Reports say that there was "a non-violent argument on board the yacht before Wood disappeared." Robert Wagner stated he did have a political debate with the couple's guest, and that started at the dinner and continued on the boat:
"There was no fight, no anger. Just a lot of words thrown around like you hear in most political discussions."
SHE GOES MISSING
At 1:30 am, Wagner and captain Davern called the coast guard, saying that Natalie Wood had disappeared from the yacht. About six hours later, Wood's body was found afloat about a mile away from the couples' boat.
The inflatable dinghy was also found washed up on the rocks just a little further south. The ignition was off, the gear shift was in neutral, and the oars were locked, implying Wood may have never started the vessel.

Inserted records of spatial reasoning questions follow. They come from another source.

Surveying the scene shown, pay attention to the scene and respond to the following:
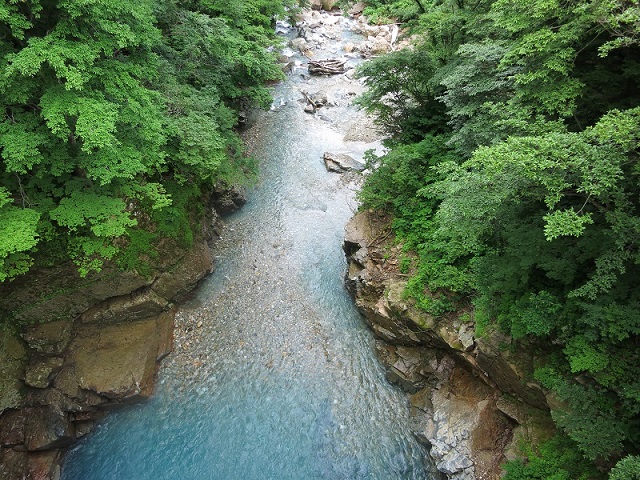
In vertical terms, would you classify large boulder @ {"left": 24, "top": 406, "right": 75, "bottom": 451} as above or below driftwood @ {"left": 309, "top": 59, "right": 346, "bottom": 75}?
below

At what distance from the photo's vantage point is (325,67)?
28.2 meters

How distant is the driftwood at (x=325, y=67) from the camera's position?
1103 inches

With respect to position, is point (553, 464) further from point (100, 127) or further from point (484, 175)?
point (100, 127)

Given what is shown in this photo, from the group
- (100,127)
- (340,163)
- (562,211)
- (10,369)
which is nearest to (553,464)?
(562,211)

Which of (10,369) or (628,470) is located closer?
(628,470)

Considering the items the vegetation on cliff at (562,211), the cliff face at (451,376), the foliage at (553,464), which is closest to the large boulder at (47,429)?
the cliff face at (451,376)

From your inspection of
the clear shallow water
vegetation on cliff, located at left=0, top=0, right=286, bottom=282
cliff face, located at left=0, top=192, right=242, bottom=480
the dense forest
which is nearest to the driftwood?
vegetation on cliff, located at left=0, top=0, right=286, bottom=282

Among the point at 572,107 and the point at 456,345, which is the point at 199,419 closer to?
the point at 456,345

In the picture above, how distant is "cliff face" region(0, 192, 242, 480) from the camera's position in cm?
950

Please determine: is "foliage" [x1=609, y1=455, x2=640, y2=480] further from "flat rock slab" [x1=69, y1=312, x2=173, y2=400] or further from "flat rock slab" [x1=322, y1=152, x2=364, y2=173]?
"flat rock slab" [x1=322, y1=152, x2=364, y2=173]

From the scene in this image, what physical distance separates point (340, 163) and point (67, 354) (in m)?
14.0

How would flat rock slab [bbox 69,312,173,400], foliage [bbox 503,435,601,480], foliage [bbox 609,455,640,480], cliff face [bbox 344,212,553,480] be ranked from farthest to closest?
1. flat rock slab [bbox 69,312,173,400]
2. cliff face [bbox 344,212,553,480]
3. foliage [bbox 503,435,601,480]
4. foliage [bbox 609,455,640,480]

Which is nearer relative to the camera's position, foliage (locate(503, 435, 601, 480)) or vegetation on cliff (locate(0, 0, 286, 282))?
foliage (locate(503, 435, 601, 480))

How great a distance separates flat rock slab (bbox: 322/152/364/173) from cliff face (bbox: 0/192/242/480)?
10.3m
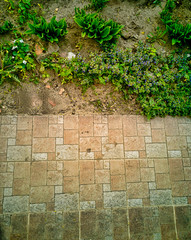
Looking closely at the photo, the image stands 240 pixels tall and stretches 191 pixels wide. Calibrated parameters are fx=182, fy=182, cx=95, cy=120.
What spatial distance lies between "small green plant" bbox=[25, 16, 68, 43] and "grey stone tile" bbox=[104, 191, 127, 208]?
3.70 meters

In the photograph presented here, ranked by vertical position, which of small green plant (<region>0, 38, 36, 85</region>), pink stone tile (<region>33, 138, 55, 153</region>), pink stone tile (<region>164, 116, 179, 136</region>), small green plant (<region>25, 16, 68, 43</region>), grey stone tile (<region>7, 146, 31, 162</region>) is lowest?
grey stone tile (<region>7, 146, 31, 162</region>)

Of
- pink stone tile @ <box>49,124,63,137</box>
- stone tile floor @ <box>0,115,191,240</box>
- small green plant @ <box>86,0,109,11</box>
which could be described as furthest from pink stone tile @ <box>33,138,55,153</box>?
small green plant @ <box>86,0,109,11</box>

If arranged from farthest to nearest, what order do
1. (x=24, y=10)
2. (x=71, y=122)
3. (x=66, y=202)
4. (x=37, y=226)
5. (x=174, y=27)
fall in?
(x=174, y=27)
(x=24, y=10)
(x=71, y=122)
(x=66, y=202)
(x=37, y=226)

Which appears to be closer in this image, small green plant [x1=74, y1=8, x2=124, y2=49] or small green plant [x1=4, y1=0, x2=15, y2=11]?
small green plant [x1=74, y1=8, x2=124, y2=49]

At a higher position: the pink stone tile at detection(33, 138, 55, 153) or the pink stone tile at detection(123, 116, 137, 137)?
the pink stone tile at detection(123, 116, 137, 137)

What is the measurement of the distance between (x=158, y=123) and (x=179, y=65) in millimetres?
1597

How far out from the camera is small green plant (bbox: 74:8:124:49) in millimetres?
4221

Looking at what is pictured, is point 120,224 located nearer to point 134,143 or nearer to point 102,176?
point 102,176

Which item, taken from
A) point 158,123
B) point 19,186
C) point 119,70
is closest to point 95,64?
point 119,70

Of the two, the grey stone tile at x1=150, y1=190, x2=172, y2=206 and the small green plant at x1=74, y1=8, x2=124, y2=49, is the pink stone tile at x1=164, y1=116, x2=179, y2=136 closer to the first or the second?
the grey stone tile at x1=150, y1=190, x2=172, y2=206

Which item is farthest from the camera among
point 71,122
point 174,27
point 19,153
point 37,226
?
point 174,27

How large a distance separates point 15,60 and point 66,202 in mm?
3399

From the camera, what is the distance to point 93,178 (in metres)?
3.95

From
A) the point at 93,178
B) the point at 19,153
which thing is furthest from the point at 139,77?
the point at 19,153
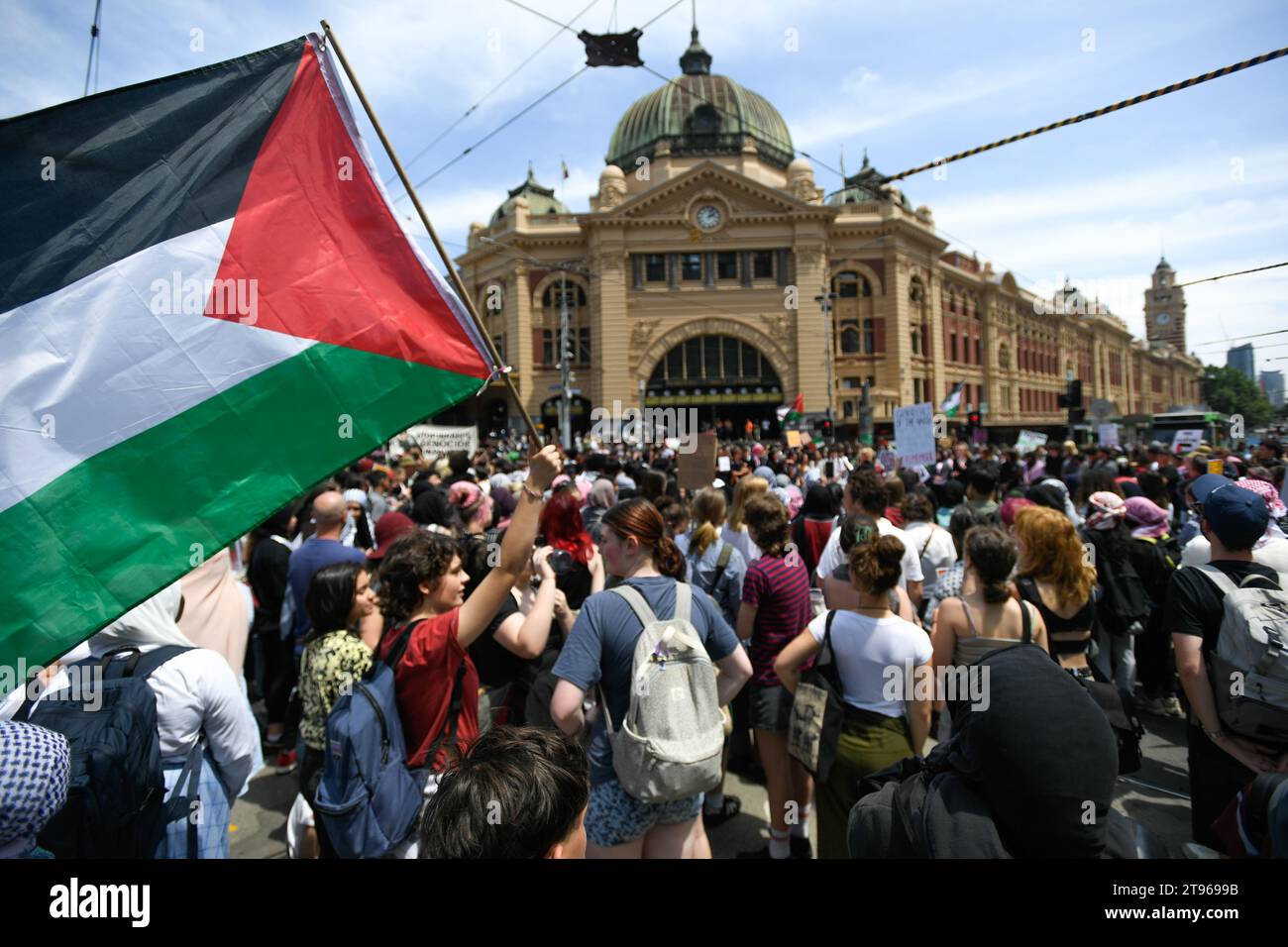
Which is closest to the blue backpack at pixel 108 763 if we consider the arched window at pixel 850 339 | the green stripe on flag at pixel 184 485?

Natalie Wood's blood alcohol was .14, which means she might have drunk seven to eight glasses of wine before the incident. Her body had bruises on both arms, legs and a cut on her cheek. When the body was found, she was wearing a parka, a nightgown, and socks.
The first theory is that Natalie Wood accidentally fell into the water and drowned while trying to board the dinghy. The chief medical examiner in the LA County Coroner's Office concluded that she drowned because her jacket became heavy and soaked.
Nail scratches were found on the side of the dinghy, starting the hypothesis that she tried to climb back into the boat but eventually drowned. Natalie's sister, Lana Wood, said her sister did not know how to swim:
"My sister was not a swimmer and did not know how to swim, and she would never go to another boat or to shore dressed in a nightgown and socks."
According to Vanity Fair, another witness, Vidal Herrera, took photographs of Wood's body and found "troubling" wounds in her head, indicating that she was in a violent fight.
Police investigators found broken glass in the Splendours main salon, which Wagner attributed to the rough seas. Captain Davern differs his testimony from Wagner's, saying that Wood's husband smashed a wine bottle in a jealous rage over his wife and Christopher Walken.
Dr. Michael Franco was an intern at the LA Coroner's Office when Wood died. He came forward after four decades of silence and shared with the Vanity Fair's journalist that Natalie Woods' death was no accident:
"Somebody pushed her. I wasn't following the case, so I didn't know who all the players were. I wasn't playing detective. I wasn't interested in all that information."
Franco noticed a significant amount of bruises on her thighs and shins, almost as if somebody had pushed her off. He took it up to the chief examiner, Dr. Noguchi, who said to the intern: "Some things are best left unsaid."
Captain Davern and Walken heard a discussion between the couple, and Darven noticed that the dinghy was untied. Then, he said there was silence until Wagner returned at around 11:30 pm, looking "tousled and sweating profusely as if he had been in a terrible fight."
Natalie Wood's case was reopened in 2011, and in 2012 the LA Coroner's Office changed the cause of death from "accidental drowning" to "drowning and other undetermined factors."
Like Herrera and Dr. Franco suspected, the new report cast on questions about the nature of the bruises on her body. In 2013, the LA County Sheriff's Department said that the case is "open and ongoing; nothing definitive has closed it."
In the end, the tragic passing of Natalie Wood will continue to confound the world, as her case remains unsolved and a mystery to many.